═════ SELECTED TEXT ═════
This is what I wanted. Thanks Zane<3


----------



## Cubenovice (Jan 18, 2012)

Currently at work so cannot watch but I can already say this:

THANK YOU!

Going to switch to M2 in due time but first wanted to set a comp result with full OP.
If this tutorial is as good as your previous one I might switch sooner


----------



## chardison1980 (Jan 18, 2012)

very nicely done, thanks


----------



## emolover (Jan 18, 2012)

I can't wait to watch this when I get home.


----------



## ~Adam~ (Jan 18, 2012)

Good video. Thank you.


----------



## rubiksarlen (Jan 18, 2012)

For those special commutator techniques you showed in the progression video, it is impossible to use it when there are 2 edges in the M-slice to solve, right? Also, thanks for your very helpful tut!


----------



## Zane_C (Jan 18, 2012)

rubiksarlen said:


> For those special commutator techniques you showed in the progression video, it is impossible to use it when there are 2 edges in the M-slice to solve, right? Also, thanks for your very helpful tut!


If there are originally 2 targets in the M-slice, they can still be setup to one of these commutators, but the setup may be quite complicated (well over 1 move). You're welcome.


----------



## timelonade (Jan 18, 2012)

This is really cool! Thanks! And I love how you say "prime" xD


----------



## jonlin (Mar 7, 2012)

To shoot to RB and LB do:
u R u'
u' L u
Much better, isn't it?


----------



## JonnyWhoopes (Mar 7, 2012)

jonlin said:


> To shoot to RB and LB do:
> u R u'
> u' L u
> Much better, isn't it?


 
Holy poop, why have I never thought of that?


----------



## Rpotts (Mar 7, 2012)

jonlin said:


> To shoot to RB and LB do:
> u R u'
> u' L u
> Much better, isn't it?
═════
WRITTEN TASK 1:
Copy the part of the cube tutorial forum thread that begins at the words "If there are" and ends after the words "move). You're welcome.", word for word.
WRITTEN TASK 2:
Continue the cube tutorial forum thread from the point where it ends.
═════ INFORMATION PROVIDED ═════
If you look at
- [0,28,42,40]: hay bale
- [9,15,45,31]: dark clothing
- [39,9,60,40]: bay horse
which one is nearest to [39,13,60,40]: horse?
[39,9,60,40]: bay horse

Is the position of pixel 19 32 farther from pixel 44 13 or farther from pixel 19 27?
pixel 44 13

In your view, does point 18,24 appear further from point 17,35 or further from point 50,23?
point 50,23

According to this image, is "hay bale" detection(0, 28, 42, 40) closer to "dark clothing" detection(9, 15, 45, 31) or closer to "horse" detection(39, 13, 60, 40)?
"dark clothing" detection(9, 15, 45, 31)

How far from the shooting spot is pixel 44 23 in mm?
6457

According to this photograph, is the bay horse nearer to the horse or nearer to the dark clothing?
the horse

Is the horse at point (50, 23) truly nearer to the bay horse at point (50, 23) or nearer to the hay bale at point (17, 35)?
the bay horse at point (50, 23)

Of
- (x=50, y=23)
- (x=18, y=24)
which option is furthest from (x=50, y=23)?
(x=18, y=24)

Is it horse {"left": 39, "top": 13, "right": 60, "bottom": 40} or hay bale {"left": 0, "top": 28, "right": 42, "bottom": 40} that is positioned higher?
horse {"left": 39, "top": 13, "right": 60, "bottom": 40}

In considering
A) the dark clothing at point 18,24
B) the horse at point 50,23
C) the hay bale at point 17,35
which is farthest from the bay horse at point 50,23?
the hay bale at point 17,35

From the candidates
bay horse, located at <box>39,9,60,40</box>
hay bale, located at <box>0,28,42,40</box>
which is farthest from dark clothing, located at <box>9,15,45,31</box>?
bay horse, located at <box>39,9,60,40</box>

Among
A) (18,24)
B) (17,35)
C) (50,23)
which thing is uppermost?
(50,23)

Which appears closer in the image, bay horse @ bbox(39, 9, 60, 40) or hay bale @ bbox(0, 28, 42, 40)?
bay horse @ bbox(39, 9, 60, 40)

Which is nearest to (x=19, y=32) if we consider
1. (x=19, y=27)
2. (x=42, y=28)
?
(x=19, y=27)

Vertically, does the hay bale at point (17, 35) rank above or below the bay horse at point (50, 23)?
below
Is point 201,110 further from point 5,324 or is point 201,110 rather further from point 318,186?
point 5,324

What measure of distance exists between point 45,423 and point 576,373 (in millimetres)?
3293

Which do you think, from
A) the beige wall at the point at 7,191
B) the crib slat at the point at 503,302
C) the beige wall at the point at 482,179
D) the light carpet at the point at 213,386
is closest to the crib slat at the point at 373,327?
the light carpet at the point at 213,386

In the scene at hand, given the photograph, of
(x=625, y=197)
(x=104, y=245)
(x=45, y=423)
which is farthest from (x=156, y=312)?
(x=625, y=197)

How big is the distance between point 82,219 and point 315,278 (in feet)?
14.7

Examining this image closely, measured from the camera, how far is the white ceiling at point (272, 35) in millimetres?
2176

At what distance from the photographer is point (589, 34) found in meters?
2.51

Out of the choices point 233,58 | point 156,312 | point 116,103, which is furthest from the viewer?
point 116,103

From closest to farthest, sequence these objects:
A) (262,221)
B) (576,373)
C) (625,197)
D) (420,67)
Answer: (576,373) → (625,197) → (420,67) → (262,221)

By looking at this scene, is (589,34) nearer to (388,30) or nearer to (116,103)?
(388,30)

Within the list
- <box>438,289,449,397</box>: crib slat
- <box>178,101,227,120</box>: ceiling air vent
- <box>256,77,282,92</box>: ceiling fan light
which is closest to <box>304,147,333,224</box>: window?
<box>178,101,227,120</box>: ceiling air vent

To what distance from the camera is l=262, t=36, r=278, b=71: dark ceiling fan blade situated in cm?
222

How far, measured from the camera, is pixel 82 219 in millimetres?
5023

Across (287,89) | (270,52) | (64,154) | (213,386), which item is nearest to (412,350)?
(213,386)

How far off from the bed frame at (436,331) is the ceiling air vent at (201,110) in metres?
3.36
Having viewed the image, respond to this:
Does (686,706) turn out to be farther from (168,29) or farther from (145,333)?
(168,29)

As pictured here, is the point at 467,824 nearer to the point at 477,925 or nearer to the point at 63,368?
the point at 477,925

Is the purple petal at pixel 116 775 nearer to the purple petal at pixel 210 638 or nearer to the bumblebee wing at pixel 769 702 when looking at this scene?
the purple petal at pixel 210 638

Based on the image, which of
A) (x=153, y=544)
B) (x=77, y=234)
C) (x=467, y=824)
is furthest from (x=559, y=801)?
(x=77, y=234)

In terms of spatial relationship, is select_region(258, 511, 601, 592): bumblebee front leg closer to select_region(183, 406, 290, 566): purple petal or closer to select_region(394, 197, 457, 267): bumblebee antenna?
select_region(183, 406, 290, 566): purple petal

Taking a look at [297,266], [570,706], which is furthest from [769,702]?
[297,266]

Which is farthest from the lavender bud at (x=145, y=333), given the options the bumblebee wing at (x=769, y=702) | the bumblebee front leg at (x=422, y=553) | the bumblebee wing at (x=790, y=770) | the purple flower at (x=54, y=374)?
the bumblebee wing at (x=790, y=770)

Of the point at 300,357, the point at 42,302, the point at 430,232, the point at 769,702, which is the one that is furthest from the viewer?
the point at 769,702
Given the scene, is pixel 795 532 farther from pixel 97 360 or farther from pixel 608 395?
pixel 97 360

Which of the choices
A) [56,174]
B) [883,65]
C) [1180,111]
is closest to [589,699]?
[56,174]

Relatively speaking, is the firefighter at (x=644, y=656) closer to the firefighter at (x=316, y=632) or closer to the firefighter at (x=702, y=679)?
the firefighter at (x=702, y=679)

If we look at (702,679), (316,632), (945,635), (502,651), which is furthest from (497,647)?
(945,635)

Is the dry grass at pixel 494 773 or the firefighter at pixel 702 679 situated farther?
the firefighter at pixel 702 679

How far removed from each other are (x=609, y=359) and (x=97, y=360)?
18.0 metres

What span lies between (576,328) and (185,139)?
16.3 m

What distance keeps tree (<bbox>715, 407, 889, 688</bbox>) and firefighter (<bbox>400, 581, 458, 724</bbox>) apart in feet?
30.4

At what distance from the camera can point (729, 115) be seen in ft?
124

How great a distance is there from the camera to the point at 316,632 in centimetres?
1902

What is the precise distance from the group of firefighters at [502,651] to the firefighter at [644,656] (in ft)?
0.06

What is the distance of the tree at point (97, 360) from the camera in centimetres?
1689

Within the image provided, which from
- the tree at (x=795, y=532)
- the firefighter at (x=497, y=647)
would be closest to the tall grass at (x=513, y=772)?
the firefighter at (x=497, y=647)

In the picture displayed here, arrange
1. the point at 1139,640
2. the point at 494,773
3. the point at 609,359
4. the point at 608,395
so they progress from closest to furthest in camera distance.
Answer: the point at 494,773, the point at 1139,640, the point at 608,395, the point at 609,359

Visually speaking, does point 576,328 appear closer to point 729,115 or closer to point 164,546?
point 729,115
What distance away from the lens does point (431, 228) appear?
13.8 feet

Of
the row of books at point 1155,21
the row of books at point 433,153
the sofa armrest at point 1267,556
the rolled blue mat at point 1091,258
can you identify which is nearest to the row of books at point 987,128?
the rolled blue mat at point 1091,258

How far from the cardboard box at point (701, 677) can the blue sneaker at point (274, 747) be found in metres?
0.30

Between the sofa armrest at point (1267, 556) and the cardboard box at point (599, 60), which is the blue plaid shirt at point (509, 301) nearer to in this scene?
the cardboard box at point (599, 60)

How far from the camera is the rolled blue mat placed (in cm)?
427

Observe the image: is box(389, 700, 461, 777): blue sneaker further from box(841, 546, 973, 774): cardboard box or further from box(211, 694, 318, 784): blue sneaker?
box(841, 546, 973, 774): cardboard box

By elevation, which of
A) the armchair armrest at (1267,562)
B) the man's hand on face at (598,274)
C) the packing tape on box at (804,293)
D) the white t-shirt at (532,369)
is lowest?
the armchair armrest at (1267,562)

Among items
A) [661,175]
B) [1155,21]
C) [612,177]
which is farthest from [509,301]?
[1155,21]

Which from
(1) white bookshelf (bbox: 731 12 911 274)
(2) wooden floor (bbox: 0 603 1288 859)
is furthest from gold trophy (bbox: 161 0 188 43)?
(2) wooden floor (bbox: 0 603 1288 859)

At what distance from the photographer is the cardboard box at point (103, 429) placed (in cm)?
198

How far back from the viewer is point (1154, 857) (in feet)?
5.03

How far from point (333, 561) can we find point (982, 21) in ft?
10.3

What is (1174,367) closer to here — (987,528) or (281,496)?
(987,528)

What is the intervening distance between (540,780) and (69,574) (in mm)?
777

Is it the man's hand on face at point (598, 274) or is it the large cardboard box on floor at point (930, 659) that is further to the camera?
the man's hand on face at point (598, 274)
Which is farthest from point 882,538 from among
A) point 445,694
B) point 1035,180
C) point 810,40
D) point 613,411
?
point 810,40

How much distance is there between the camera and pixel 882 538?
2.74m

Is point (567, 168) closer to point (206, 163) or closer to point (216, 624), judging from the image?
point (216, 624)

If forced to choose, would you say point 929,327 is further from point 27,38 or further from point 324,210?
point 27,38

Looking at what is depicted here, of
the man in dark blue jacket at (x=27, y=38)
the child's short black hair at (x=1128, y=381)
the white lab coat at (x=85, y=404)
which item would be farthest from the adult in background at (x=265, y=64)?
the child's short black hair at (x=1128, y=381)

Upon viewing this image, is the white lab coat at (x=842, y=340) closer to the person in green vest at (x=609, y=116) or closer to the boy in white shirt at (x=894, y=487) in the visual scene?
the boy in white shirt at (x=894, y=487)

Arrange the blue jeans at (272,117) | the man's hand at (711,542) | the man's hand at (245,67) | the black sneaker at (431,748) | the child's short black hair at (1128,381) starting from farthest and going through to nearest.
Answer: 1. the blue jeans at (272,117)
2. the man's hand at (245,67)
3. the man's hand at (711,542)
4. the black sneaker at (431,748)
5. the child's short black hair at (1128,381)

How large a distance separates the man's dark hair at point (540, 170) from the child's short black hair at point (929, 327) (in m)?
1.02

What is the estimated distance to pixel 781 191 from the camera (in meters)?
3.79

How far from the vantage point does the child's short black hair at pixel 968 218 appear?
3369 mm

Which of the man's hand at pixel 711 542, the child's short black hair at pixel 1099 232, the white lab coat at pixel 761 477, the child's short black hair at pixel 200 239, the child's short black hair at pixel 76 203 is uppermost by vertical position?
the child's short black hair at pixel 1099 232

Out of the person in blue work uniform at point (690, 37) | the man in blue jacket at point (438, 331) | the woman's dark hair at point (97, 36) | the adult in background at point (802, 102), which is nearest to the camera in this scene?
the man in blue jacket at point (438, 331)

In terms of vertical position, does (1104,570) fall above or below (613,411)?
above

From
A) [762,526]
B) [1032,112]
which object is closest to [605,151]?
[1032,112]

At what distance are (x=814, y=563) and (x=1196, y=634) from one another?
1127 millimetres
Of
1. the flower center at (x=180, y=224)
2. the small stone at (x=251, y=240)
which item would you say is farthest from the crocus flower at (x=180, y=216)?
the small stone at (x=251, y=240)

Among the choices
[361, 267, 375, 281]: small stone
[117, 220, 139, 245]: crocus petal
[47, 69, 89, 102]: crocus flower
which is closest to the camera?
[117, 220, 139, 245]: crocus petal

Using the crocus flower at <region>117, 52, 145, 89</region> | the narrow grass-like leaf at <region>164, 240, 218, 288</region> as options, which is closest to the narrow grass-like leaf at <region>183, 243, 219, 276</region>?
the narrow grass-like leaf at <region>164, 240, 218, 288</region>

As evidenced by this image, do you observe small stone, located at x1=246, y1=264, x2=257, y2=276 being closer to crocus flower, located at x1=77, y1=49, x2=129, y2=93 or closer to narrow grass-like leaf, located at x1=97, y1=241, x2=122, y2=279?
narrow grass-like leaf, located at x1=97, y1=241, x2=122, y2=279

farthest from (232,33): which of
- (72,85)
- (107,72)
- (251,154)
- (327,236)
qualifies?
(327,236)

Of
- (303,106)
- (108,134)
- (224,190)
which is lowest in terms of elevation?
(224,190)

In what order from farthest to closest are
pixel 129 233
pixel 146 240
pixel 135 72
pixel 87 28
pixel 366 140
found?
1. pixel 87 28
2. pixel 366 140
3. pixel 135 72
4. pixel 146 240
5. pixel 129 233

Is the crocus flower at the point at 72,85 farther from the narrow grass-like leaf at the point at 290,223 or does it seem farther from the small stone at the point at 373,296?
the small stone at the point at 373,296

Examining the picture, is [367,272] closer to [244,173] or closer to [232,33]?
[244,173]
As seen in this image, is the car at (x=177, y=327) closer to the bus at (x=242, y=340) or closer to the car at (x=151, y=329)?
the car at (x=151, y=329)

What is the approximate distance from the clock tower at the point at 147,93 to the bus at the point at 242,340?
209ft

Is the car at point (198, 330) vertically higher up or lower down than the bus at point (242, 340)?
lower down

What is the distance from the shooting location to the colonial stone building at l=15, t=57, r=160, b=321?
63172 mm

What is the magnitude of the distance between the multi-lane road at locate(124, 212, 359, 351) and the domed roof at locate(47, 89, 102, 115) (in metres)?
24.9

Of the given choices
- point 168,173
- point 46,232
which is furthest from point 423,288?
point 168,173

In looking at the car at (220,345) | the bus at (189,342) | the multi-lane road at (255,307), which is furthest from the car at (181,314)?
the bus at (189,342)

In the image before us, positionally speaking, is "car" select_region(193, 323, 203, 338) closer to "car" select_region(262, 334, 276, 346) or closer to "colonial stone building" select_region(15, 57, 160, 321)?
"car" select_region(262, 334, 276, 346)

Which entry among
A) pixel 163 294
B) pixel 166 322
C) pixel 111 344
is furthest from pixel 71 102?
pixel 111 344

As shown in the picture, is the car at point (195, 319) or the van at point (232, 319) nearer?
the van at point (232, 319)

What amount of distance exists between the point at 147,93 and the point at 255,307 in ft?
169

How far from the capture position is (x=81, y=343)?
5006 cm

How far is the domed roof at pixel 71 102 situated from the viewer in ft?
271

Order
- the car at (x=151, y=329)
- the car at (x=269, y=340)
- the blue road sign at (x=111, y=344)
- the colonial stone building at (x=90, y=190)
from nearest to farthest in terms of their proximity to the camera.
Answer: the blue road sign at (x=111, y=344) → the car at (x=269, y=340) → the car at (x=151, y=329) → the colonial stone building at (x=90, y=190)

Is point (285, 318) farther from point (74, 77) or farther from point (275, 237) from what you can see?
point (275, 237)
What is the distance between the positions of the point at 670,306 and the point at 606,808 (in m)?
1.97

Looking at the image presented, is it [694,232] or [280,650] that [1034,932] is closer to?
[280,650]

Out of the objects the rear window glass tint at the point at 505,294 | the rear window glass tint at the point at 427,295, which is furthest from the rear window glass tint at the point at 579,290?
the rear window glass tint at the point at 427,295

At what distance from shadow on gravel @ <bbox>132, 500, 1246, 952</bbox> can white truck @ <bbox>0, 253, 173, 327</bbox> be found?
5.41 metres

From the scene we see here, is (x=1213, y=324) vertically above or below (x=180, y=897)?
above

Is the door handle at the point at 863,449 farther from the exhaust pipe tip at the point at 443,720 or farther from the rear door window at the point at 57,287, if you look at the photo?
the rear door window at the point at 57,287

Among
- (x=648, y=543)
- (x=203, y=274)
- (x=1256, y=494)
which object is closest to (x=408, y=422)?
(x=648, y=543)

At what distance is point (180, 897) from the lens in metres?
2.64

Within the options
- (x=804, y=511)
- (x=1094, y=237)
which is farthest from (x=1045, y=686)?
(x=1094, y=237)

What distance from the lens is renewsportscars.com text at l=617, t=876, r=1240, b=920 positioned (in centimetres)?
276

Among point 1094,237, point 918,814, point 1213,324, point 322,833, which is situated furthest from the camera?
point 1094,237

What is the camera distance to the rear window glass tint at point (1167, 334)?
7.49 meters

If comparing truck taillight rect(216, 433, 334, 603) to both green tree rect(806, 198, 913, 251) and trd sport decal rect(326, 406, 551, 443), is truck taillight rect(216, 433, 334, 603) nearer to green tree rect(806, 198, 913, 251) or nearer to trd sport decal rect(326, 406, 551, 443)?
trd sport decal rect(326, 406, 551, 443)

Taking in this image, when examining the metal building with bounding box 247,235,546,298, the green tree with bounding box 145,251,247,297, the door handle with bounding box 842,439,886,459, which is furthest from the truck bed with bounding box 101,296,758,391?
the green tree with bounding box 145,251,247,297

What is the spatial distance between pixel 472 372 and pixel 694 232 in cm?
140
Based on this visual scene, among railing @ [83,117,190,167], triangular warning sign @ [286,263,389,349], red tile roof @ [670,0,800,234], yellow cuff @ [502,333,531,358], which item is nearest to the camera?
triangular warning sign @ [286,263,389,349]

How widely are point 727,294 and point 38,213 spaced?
═════
RESULT 1:
If there are originally 2 targets in the M-slice, they can still be setup to one of these commutators, but the setup may be quite complicated (well over 1 move). You're welcome.

RESULT 2:
This is pretty cool. I had a similar reaction to JonnyWhoopes lol.

RU : R u R u'
RB : u R u'
RD : R' u R u'
RF : R2 u R u'

LU : L' u' L' u
LB : u' L' u
LD : L u' L' u
LF : L2 u' L' u


----------



## Zane_C (Mar 7, 2012)

jonlin said:


> To shoot to RB and LB do:
> u R u'
> u' L u
> Much better, isn't it?


Indeed, those setups are edited in now. Thanks.


----------



## JasonK (Mar 7, 2012)

jonlin said:


> To shoot to RB and LB do:
> u R u'
> u' L u
> Much better, isn't it?


 
I feel like such an ***** for not thinking of that...

EDIT: I also feel like an ***** for not realising that the word ***** gets censored...


----------



## Jakube (Mar 7, 2012)

WTF2L? said:


> I feel like such an ***** for not thinking of that...


 
Me too! 

From now on: no more cube rotations during edges!


----------



## aronpm (Mar 7, 2012)

jonlin said:


> To shoot to RB and LB do:
> u R u'
> u' L u
> Much better, isn't it?


 
Instead of u' L' u you can do u R' u'.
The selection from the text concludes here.